**Your objective**
Please return each record exactly as it stands.

**Given information**
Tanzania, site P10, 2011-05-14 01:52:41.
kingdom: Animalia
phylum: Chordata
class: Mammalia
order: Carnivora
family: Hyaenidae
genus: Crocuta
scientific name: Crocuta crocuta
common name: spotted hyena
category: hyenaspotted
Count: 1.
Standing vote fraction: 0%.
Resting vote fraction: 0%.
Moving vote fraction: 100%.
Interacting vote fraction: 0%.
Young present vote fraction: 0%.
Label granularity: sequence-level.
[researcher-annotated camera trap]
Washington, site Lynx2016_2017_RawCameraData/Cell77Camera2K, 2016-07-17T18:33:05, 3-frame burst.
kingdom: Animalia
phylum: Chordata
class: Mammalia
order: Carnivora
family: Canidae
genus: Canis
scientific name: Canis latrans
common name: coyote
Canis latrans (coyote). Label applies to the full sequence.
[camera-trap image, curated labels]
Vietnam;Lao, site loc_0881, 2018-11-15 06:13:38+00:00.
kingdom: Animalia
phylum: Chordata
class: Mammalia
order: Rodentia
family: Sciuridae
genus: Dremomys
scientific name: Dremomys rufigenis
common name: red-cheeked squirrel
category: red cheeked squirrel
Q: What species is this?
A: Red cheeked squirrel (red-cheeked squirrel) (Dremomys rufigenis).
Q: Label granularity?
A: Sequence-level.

**Reply to the exercise**
Tanzania, site P10, 2011-05-14 01:52:41.
kingdom: Animalia
phylum: Chordata
class: Mammalia
order: Carnivora
family: Hyaenidae
genus: Crocuta
scientific name: Crocuta crocuta
common name: spotted hyena
category: hyenaspotted
Count: 1.
Standing vote fraction: 0%.
Resting vote fraction: 0%.
Moving vote fraction: 100%.
Interacting vote fraction: 0%.
Young present vote fraction: 0%.
Label granularity: sequence-level.
[researcher-annotated camera trap]
Washington, site Lynx2016_2017_RawCameraData/Cell77Camera2K, 2016-07-17T18:33:05, 3-frame burst.
kingdom: Animalia
phylum: Chordata
class: Mammalia
order: Carnivora
family: Canidae
genus: Canis
scientific name: Canis latrans
common name: coyote
Canis latrans (coyote). Label applies to the full sequence.
[camera-trap image, curated labels]
Vietnam;Lao, site loc_0881, 2018-11-15 06:13:38+00:00.
kingdom: Animalia
phylum: Chordata
class: Mammalia
order: Rodentia
family: Sciuridae
genus: Dremomys
scientific name: Dremomys rufigenis
common name: red-cheeked squirrel
category: red cheeked squirrel
Q: What species is this?
A: Red cheeked squirrel (red-cheeked squirrel) (Dremomys rufigenis).
Q: Label granularity?
A: Sequence-level.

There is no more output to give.